— TASK PROMPT —
Reproduce precisely the lines of the listing below, starting with the line that contains "The average difference between transformed SPARS and" and stopping after the line that contains "Answer (YES/NO): YES"; include nothing else.

-- DATA SUPPLIED follows --

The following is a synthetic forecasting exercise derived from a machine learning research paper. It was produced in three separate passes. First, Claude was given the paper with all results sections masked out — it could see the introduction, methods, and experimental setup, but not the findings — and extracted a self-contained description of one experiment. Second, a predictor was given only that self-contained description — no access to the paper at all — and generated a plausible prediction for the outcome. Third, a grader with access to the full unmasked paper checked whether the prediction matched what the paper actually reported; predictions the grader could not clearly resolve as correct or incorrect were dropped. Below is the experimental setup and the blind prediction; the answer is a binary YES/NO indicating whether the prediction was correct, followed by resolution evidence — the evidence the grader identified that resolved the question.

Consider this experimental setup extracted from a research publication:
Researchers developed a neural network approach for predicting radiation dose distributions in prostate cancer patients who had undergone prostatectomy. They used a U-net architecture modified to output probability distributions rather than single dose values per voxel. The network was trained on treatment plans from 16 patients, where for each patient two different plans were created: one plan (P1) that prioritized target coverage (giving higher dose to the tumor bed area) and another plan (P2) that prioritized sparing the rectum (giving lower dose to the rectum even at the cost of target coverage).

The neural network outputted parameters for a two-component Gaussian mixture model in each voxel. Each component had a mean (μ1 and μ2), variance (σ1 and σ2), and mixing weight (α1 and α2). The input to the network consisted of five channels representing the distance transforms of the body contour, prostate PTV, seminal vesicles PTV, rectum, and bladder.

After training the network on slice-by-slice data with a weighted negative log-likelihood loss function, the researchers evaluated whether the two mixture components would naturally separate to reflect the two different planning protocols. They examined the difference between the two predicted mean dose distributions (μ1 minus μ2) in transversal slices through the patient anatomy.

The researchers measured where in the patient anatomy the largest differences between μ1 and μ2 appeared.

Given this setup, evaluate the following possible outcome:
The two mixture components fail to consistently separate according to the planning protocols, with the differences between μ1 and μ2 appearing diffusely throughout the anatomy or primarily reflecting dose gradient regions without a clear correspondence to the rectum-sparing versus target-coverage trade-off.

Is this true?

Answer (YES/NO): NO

-- DATA SUPPLIED concluded --
-- DATA SUPPLIED follows --

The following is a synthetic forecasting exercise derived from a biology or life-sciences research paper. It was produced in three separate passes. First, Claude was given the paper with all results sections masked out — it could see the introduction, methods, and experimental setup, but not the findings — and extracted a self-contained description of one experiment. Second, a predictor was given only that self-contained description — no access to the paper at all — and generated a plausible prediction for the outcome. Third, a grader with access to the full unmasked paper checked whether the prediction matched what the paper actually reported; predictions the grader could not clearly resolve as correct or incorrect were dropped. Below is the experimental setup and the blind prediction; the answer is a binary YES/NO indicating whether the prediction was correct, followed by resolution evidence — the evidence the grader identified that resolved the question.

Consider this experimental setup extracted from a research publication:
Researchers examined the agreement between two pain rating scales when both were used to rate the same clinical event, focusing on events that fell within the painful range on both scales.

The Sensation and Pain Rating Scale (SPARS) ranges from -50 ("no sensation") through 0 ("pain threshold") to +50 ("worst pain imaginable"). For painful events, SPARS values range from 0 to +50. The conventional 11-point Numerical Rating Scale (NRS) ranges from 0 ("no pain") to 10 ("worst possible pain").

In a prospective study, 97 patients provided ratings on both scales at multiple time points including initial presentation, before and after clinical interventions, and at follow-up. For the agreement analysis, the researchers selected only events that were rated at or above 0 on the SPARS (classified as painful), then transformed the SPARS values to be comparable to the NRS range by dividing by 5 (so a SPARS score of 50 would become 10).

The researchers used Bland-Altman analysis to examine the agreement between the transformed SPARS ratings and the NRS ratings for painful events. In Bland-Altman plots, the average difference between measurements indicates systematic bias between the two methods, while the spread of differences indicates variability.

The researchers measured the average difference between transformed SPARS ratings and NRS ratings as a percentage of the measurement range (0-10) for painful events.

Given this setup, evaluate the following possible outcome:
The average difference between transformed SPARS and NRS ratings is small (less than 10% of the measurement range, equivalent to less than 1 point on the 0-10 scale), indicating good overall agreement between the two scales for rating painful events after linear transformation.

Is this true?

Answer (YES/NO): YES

-- DATA SUPPLIED concluded --

— TASK RESULT —
The average difference between transformed SPARS and NRS ratings is small (less than 10% of the measurement range, equivalent to less than 1 point on the 0-10 scale), indicating good overall agreement between the two scales for rating painful events after linear transformation.

Is this true?

Answer (YES/NO): YES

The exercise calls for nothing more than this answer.